In April 2019, the Beijing Internet Court addressed whether an AI-generated piece constituted a work. This case involved automatically generated analysis of judicial cases using Wolters Kluwer’s database, owned and published by the plaintiff, Feilin Law Firm. The defendant was China’s Internet giant, Baidu. The plaintiff first published the report generated by AI on September 9, 2018. Just one day later, a similar report was published on a platform operated by Baidu. A dispute arose.

The court held that neither the graphics in the report nor the textual part was a piece of copyright-protected work under Chinese law. As for the graphics, the court determined they were produced by relevant software and data from Wolters Kluwer’s database, showing no creative agent’s work. The result was entirely determined by the data, meaning changes in the database would also cause the graphics to change. For the textual part and the report in general, the court also found it was no literary work because it did not convey the original expression of the thoughts and feelings of software developers or users.

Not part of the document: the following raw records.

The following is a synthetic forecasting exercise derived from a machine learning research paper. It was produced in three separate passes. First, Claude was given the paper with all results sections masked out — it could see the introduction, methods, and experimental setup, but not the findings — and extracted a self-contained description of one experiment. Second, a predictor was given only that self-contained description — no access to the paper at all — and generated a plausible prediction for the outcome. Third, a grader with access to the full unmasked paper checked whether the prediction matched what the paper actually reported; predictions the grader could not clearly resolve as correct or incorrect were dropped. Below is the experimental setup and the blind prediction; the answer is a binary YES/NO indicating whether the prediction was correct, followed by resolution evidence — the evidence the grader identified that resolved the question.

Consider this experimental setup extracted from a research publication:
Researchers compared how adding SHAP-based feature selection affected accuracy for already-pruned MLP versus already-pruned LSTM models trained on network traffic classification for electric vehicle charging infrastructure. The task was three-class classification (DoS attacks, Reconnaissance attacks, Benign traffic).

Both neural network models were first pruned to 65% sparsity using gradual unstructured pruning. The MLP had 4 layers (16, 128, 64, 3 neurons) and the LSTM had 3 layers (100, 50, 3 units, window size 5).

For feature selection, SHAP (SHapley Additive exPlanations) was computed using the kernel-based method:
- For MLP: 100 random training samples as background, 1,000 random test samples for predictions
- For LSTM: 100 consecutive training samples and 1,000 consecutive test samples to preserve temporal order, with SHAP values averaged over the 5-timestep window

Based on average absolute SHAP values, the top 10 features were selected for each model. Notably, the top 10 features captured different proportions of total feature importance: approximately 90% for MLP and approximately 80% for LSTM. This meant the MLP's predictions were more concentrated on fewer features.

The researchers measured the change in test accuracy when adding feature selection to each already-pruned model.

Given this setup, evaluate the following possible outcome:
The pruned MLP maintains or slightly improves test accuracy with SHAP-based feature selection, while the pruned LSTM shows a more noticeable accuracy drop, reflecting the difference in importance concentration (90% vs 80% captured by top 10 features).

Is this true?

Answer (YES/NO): NO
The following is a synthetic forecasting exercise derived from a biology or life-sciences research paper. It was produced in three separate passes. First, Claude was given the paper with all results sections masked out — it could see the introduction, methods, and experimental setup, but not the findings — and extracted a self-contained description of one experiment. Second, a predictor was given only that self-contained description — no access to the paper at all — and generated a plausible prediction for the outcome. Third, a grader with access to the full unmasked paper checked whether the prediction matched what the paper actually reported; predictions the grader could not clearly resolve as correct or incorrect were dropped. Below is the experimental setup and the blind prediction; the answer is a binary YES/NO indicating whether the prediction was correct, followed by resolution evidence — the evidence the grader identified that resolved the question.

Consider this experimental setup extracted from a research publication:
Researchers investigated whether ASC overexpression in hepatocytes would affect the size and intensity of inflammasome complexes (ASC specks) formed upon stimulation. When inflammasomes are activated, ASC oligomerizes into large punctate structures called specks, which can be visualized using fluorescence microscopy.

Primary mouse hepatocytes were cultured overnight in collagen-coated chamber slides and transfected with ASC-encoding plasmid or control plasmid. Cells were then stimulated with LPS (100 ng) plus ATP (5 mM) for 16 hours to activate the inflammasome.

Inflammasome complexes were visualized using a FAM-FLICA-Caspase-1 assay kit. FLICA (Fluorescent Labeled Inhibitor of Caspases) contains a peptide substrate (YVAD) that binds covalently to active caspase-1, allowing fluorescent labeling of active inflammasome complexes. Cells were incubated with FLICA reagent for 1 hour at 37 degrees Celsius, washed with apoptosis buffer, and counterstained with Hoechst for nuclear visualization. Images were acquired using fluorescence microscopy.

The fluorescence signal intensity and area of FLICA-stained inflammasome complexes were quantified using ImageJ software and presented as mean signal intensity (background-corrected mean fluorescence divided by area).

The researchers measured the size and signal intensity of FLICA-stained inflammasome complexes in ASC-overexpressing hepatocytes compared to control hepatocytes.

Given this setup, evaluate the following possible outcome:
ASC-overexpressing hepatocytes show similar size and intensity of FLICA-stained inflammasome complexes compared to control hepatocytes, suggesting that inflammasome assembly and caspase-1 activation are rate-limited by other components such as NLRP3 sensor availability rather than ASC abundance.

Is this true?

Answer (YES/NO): NO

It took the Chinese courts only one year to change its attitude toward AI-generated content. In the Tencent case in 2019, the Nanshan District Court in Shenzhen ruled that AI-generated objects can constitute works. The plaintiff was Chinese Internet giant Tencent, which developed a writing robot called Dreamwriter. Since its introduction, Dreamwriter generated approximately 300,000 articles per year. On August 20, 2018, Tencent published a financial report completed by Dreamwriter on its website. On the same day, the Yingxun company copied and published the entire article on its website, leading to a copyright dispute.

While acknowledging the report as a piece of copyrightable work, the court examined the creative process, which at first glance seems to be fully undertaken by Dreamwriter. The court found that there were four stages to the creative process: data service, triggering and writing, intelligent verification, and intelligent distribution. The court concluded that Tencent, through its employees, “made arrangements and choices in terms of data input, themes expressed in articles, writing styles, etc.” This was considered enough human intellectual and creative participation, making the final output meet the conditions for the protection of literary works under copyright law.

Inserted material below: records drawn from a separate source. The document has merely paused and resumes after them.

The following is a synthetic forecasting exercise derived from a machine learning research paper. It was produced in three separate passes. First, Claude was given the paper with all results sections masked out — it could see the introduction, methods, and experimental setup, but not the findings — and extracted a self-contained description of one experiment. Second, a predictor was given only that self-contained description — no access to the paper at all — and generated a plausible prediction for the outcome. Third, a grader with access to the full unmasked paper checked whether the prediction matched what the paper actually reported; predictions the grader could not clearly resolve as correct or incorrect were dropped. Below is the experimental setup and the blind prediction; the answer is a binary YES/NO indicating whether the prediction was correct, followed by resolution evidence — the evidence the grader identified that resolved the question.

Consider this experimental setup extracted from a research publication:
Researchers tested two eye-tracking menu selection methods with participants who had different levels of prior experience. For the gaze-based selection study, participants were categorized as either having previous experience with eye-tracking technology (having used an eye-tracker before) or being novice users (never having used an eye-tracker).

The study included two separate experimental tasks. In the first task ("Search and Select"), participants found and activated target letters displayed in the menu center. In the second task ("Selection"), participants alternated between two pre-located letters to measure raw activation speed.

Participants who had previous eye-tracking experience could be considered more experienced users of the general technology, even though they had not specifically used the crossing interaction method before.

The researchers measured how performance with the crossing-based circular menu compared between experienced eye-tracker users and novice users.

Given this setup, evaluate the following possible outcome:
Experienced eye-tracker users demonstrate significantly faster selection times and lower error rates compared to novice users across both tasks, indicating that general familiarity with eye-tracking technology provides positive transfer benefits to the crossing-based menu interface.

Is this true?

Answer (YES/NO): NO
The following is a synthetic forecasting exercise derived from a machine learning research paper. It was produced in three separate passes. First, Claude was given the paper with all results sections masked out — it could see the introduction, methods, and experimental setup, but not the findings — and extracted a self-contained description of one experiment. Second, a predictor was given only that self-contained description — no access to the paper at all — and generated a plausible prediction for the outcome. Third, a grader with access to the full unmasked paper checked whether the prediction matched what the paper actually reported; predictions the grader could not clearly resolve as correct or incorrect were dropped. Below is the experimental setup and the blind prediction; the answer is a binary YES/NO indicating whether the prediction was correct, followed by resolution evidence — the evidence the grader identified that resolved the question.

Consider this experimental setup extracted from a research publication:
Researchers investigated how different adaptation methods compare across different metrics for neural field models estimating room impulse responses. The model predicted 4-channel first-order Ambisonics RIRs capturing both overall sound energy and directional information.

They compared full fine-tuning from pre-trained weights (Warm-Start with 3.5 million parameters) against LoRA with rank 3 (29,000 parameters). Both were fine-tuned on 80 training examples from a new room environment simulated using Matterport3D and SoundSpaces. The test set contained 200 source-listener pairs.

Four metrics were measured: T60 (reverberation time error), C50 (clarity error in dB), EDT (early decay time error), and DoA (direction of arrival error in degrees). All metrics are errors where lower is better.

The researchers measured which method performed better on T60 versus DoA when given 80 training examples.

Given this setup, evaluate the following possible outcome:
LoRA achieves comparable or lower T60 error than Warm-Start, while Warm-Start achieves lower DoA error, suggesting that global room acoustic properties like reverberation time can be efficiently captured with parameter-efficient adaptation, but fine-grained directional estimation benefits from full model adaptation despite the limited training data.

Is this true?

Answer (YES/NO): NO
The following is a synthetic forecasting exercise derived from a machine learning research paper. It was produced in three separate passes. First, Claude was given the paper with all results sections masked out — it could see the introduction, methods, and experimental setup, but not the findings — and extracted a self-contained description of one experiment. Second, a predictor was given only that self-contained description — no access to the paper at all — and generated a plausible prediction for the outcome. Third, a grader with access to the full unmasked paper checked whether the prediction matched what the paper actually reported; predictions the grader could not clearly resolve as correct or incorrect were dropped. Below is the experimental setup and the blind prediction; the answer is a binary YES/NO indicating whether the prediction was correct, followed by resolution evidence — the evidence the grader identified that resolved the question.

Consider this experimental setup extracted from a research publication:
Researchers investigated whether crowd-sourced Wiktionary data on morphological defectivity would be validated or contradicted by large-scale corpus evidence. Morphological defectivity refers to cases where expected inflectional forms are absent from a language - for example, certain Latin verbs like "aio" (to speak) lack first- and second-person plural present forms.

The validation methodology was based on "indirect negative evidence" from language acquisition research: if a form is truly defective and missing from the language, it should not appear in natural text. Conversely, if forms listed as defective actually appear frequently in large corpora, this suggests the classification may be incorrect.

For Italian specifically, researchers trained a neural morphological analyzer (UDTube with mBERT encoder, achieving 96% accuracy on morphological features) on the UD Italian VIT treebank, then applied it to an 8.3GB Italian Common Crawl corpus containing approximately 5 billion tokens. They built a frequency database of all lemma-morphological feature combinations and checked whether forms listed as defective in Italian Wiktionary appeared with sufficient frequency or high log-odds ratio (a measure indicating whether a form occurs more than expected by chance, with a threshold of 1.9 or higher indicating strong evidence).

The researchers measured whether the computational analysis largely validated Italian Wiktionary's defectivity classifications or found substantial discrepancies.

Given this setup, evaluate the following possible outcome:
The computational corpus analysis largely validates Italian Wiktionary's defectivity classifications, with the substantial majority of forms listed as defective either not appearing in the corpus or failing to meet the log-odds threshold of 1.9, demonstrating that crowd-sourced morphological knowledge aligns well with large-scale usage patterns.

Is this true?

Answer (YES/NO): YES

Based on these two cases, one can observe how attitudes in China evolved toward AI-generated content. Chinese courts initially adopted a narrower interpretation standard regarding human participation but later switched to a broader interpretation of the creative process. While this was not the case before, in the Tencent case, the court established that setting AI software parameters and inputting instructions should be included as part of the creative process. Ultimately, Chinese scholars have not truly distinguished between AI-assisted and AI-generated content, allowing them the flexibility to more easily regard AI as a tool used by humans and its generated objects as works.

Takeaways

Despite slight variations in interpretation, human participation remains crucial for copyright protection. If we accept that the concept of an author in copyright law inherently implies a human being, then unless a sufficient connection is established between the AI-produced output and a human being involved in the creative process, the output risks being legally authorless, rendering it incapable of copyright protection.

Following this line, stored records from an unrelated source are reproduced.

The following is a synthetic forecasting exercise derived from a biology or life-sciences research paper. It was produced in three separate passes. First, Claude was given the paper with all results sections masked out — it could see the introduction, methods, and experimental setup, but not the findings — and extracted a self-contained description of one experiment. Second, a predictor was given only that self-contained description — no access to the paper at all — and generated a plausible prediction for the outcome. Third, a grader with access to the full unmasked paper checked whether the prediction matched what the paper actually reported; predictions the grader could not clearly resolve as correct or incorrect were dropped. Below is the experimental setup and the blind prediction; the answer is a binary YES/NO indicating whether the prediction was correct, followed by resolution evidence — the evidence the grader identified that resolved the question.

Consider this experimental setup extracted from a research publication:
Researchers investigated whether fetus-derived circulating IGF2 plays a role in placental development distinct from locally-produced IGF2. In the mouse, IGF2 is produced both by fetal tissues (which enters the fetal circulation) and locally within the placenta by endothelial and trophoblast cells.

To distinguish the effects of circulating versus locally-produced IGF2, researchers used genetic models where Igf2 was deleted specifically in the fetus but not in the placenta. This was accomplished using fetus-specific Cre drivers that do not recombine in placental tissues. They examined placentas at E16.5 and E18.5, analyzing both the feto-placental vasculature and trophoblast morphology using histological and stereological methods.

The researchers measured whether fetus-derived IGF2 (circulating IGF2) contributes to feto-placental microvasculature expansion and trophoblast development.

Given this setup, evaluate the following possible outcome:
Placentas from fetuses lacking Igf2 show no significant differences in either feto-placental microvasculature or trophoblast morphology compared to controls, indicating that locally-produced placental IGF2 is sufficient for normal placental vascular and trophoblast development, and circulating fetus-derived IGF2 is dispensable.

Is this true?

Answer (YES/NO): NO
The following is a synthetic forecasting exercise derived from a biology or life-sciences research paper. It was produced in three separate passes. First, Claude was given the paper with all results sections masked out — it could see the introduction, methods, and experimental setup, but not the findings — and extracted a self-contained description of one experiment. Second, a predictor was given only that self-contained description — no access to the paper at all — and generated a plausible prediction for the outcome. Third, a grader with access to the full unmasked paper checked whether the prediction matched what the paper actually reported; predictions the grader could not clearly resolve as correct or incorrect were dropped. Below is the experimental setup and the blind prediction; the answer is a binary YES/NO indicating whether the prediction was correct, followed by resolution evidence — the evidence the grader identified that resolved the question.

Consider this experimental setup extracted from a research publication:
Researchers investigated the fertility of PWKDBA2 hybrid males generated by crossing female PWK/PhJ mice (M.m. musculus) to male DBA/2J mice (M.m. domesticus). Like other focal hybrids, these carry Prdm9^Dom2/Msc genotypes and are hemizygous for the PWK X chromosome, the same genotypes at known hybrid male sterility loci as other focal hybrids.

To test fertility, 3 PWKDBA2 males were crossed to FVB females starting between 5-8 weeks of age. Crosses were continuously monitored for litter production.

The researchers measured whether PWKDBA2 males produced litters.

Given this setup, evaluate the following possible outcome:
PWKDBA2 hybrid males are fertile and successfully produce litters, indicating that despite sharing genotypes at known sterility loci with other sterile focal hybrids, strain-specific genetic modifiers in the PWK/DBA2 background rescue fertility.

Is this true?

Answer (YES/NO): YES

Even in the most liberal jurisdictions, the existence of a human author is required for copyright protection. To qualify AI-involved creative content for copyright protection, the argument must be made that such works are AI-assisted rather than AI-generated. This argument potentially undermines the notion of AI-generated content. If any human involvement is sufficient from a creative effort perspective, then nothing is fully AI-generated.

In general, it is harder to protect purely AI-generated content unless human creative work is reflected in the work, either before or after the AI’s contribution. The challenge lies in distinguishing between AI-assisted and AI-generated content. At what point does AI assistance reach a level where it is not merely a tool in the user’s hands but something that has largely determined the very nature of the work?